Not only am I not one to shy away from books with complicated, ambiguous—even bad—endings, I tend to gravitate towards them. After all, life is messy, and stories can provide insight, comfort, communion, and a way to navigate its inherent thorniness. But lately, I need some levity. There can still be a villain, but not an invisible one, please. Give me an unmistakable scoundrel to rail against, and heroes to wholeheartedly root for. To that end I’m revisiting some classics that provide just that.


The Lord of the Rings by J.R.R. Tolkien

Lift yourselves from the doldrums with this epic tale of the heroic quest a humble hobbit undertakes to keep a powerful ring from the clutches of the Dark Lord. 
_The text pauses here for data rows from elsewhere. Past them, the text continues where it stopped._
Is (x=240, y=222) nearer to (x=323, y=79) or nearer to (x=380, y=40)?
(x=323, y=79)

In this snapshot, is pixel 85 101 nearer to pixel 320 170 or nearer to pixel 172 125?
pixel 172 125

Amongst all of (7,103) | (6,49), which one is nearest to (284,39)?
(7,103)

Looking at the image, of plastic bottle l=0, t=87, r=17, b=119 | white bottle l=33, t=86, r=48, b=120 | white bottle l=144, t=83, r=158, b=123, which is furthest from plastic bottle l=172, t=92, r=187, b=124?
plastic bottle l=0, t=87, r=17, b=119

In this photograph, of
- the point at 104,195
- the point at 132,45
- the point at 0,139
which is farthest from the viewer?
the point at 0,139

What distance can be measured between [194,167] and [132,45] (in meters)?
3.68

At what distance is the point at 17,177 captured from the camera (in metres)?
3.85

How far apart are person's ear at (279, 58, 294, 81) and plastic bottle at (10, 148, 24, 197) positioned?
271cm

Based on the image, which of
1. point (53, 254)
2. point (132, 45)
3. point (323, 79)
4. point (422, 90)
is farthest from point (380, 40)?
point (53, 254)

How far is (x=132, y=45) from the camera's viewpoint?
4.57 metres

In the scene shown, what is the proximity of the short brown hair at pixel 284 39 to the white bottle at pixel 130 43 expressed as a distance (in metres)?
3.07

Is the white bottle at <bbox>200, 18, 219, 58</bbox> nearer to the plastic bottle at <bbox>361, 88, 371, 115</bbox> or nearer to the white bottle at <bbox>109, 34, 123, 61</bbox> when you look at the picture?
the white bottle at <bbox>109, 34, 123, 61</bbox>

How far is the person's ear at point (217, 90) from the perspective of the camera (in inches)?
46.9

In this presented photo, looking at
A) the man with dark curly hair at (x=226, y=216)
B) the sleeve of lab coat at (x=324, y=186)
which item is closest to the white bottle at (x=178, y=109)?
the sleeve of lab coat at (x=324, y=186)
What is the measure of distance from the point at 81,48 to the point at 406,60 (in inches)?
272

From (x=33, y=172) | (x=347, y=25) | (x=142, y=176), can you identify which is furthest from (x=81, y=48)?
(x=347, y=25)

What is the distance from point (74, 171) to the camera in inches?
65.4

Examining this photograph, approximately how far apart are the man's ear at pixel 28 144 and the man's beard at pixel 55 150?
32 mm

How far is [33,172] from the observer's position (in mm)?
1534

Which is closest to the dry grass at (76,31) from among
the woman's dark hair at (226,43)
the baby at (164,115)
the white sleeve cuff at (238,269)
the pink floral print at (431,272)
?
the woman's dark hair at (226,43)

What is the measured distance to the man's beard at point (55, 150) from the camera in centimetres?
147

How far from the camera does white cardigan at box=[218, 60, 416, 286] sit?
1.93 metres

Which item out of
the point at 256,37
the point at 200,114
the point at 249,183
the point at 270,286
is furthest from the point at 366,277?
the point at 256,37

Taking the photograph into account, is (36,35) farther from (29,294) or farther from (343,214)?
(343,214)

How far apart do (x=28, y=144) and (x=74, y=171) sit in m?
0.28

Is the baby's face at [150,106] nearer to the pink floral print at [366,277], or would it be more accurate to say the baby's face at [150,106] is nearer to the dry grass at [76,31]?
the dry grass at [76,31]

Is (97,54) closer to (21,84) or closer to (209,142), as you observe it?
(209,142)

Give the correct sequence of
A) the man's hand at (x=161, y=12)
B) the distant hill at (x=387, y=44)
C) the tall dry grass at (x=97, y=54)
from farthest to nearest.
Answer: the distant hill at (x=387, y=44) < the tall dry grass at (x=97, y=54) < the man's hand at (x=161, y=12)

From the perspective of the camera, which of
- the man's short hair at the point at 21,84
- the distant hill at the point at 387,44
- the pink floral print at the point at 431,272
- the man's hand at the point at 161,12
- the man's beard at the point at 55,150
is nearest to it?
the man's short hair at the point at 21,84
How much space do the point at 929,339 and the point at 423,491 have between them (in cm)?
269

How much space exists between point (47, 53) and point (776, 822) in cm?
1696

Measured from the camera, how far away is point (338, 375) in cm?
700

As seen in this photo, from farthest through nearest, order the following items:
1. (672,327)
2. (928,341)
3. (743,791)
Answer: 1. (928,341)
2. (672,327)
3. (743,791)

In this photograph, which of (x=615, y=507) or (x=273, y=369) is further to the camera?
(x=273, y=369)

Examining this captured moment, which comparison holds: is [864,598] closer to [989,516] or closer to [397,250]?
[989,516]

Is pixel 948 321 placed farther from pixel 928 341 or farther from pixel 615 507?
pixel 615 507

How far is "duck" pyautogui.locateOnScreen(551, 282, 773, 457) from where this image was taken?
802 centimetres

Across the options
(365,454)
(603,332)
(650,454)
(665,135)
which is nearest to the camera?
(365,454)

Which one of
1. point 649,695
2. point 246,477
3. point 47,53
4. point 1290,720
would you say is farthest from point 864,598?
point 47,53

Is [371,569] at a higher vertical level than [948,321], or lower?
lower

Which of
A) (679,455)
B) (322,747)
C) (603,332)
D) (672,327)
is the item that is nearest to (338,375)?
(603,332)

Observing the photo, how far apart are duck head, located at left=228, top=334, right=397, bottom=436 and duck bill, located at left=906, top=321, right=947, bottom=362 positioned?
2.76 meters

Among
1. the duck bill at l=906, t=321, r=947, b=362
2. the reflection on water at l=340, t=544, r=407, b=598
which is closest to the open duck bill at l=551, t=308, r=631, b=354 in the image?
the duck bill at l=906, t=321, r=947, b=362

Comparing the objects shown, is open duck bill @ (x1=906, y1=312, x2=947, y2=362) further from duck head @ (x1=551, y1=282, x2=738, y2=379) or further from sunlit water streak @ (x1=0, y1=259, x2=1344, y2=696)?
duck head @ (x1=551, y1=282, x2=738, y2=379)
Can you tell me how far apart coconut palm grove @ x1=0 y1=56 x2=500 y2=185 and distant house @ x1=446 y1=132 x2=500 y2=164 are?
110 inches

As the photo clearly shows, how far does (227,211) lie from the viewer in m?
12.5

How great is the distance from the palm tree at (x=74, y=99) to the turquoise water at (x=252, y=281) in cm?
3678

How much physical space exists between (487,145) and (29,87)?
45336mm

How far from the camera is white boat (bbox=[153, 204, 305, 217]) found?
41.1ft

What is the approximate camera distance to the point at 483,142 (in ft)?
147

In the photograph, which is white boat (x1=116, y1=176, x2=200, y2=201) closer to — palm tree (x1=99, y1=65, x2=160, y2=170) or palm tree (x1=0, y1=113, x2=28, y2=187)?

To Kill a Mockingbird by Harper Lee

Crusading lawyer fights injustice, his idealistic daughter fights with…well, most everything, and a creepy neighbor isn’t so creepy after all…. There’s a reason why this novel is so beloved.


Pride and Prejudice by Jane Austen

Is there a Jane Austen novel that doesn’t have a happy ending? Regardless, you might as well begin with one of the most famous love stories of all time.


The Odyssey by Homer

Greek tragedy is like a literary soap opera and this famous poem has all the ingredients of a dishy one: You’ve got ruin, revenge, and also love and loyalty as evidenced by one of the most hard-won reunions in literary history.


Jane Eyre by Charlotte Brontë

OK sure, much of Ms. Eyre’s life is a series of (sometimes very) unfortunate events, and the object of her affections isn’t always easy for the reader to even like, but there is something very satisfying about the outcome of their bumpy romantic road.